## ЧТО СДЕЛАТЬ
**a.** Выпишите из текста о попытках освободить царскую семью всё подряд, от «В памяти Аркадия» и до «подвел черту Бруцкус.» включительно.
**b.** Продолжите текст о попытках освободить семью Романовых, начав сразу после его последнего предложения.

## ФРАГМЕНТ ТЕКСТА

Другая организация «спасителей» возникла в Сибири – в Тюмени, ближайшей железнодорожной станции к тогдашнему Тобольску, и возглавлял ее зять Распутина, офицер Борис Соловьев, а в самом Тобольске – священник Алексей Васильев. «В свой центр в Петербурге о. Васильев и Соловьев доносили, что у них на месте 300 человек, новых людей посылать не надо, но требовали все новых и новых денег – для царской семьи и для организации» (Борис Бруцкус).
В памяти Аркадия Столыпина, сына бывшего премьера, сохранилось, как в дом его родственника, Штейна, собиравшегося в Сибирь, ночью пришел некогда уволенный царем за конституционалистские симпатии министр земледелия Кривошеин и принес ему деньги: «Бога ради, спасите их!»
«Отец Васильев передал Государю незначительную сумму денег, которая потом, по сличении с суммами, присылавшимися ему и Соловьеву, оказалась совершенно ничтожной. Вот это и были те заговорщики, которые готовились свалить трон Ленина. У страха, однако, глаза велики, и Ленин решил увезти Романовых из опасного гнезда контрреволюции», – подвел черту Бруцкус.
Оба источника – и Соколов, и Касвинов – демонизируют каждый по-своему «освободителей» семьи. Для Соколова Распутин есть несомненный германский агент, следовательно, его зять тоже был германским агентом. Доказательств никаких, и тогда Соколов совершает одно из самых отвратительных следственных деяний – в моем личном восприятии. Пользуясь тем, что, согласно полномочиям юриста, он имел право влезать в личную жизнь подозреваемого, читать его письма и дневники, спрашивать об интимных аспектах быта, Соколов опубликовал выдержки из дневника офицера для «общей характеристики личности», как сие называется на их птичьем языке. Образец:
«Продолжая жить с ней, надо требовать от нее хоть красивого тела, чем не может похвастать моя супруга. Значит, просто для половых сношений она служить мне не может, есть много лучше и выгодней».

## ИСХОДНЫЕ ЗАПИСИ
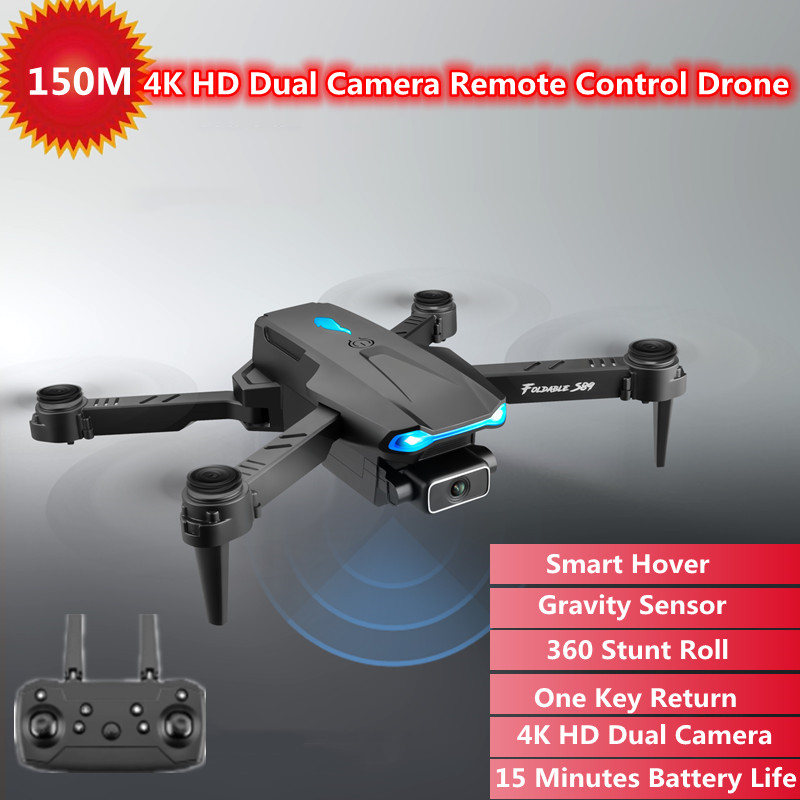 WIFI FPV Gravity Sensor Remote - Drone Photogrammetry บทวิจารณ์และราคา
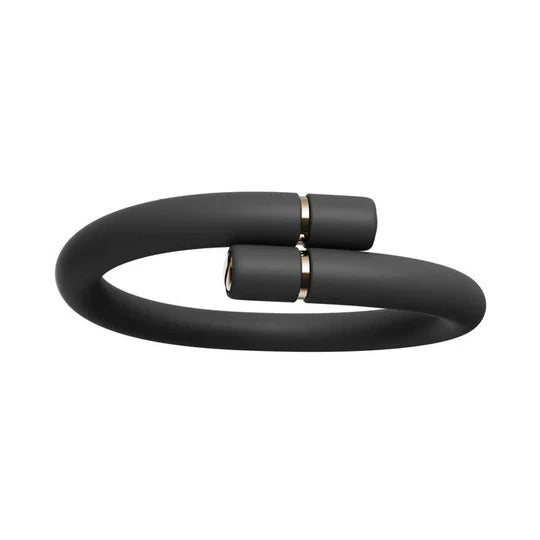 Avert™ - Subtle Wearable Protection From Nearby Insects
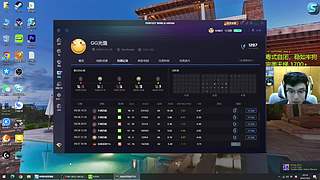 听说是声音最暖的主播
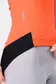 GOBIK Envy 3.0 Fietsjack Oranje Dames — afbeelding 11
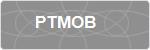 PTMOB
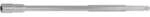 PB Swiss Tools 6-mm-Klinge, mit 1/4-Zoll-Bit-Aufnahme-Magnet, 180 mm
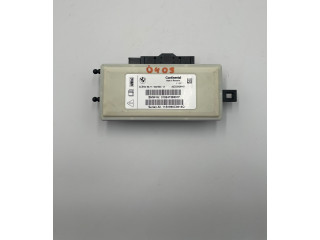 Блок подушек безопасности 9247383, A2C53426443 BMW X3 F25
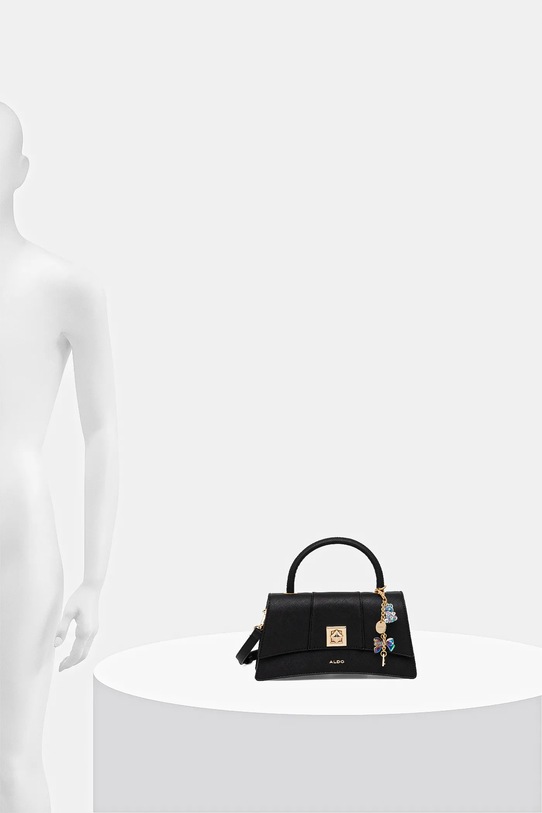 Kabelka Aldo CARRAEVER.001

## ОТВЕТЫ
**a.**
В памяти Аркадия Столыпина, сына бывшего премьера, сохранилось, как в дом его родственника, Штейна, собиравшегося в Сибирь, ночью пришел некогда уволенный царем за конституционалистские симпатии министр земледелия Кривошеин и принес ему деньги: «Бога ради, спасите их!»
«Отец Васильев передал Государю незначительную сумму денег, которая потом, по сличении с суммами, присылавшимися ему и Соловьеву, оказалась совершенно ничтожной. Вот это и были те заговорщики, которые готовились свалить трон Ленина. У страха, однако, глаза велики, и Ленин решил увезти Романовых из опасного гнезда контрреволюции», – подвел черту Бруцкус.

**b.**
Тут же выдержки из дневников Мары (Матрены) Распутиной – даже и не свидетельницы по делу:
«Раз его с малых лет не воспитали и не научили, он мне много говорит неправд. Буду надеяться, что Господь его исправит».
И это – улики по обвинению в германском шпионаже!
Касвинов изобличает тюменско-тобольских «заговорщиков» в работе на других покупателей их информации, и его версия выглядит правдоподобней. Но обмарать грязью офицера и священника являлось все-таки его сверхзадачей, и для исполнения ее он мог прилгнуть на Соловьева и на о. Васильева.
Оговорив это, приступаю к цитированию:
«Шло дело гладко, поручик и священник были друг другом довольны. Плывущее в руки мирно делили, по-хорошему. Но случилось однажды расхождение в расчетах. Служитель культа обнаружил, что партнер его обкрадывает… и с воплем: «Караул, ограбили!» отец Алексей побежал жаловаться. И кому же? Боже праведный! Комиссарам Совдепа!
Вовремя учуяв, что предстоит объяснение в ЧК, поручик не стал терять времени: уложил в чемоданы свои накопления – как денежной наличностью, так и ювелирными изделиями, и вместе с Матреной подался на восток. Угодили они вскоре в расположение воинства атамана Семенова. Здесь поручик сделал неверный шаг: предложил наложнице атамана Серафиме Маевской царский кулон за 50.000 рублей. Атаману сделка показалась слишком сложной и дорогой, он ее упростил и удешевил: приказал поставить Соловьева к стенке как большевистского агента… В последний момент Матрена спасла жизнь супругу, отдав Семенову всю бриллиантовую коллекцию, вывезенную из Тюмени.»
По версии Касвинова, группа Соловьева и о. Васильева была уголовной шайкой, выманивавшей деньги и ценности как у жертв, так и у посылавших деньги на «спасение». В это, пожалуй, вписывается рождественское богослужение о. Васильева: от него могла потребоваться демонстрация личной преданности.
Самое важное у Касвинова – резюме: «Жалоба суетливого попа открыла тобольским советским организациям кое-что не лишенное значения».
До чего знакомый мне, служебный стиль…
Другая информация, встревожившая, по Касвинову, Москву:
«Екатеринбургскому рабочему И. П. Логинову довелось разговориться в Тобольске с солдатом охраны. Тот проболтался: полковник Кобылинский, сказал он, кой-кого в батальоне предупредил, что как только сойдет лед и шхуна «Мария» сможет сдвинуться с места, солдаты конвоя поедут по домам, «охраняемые… того… уплывут и догонять их будет некому».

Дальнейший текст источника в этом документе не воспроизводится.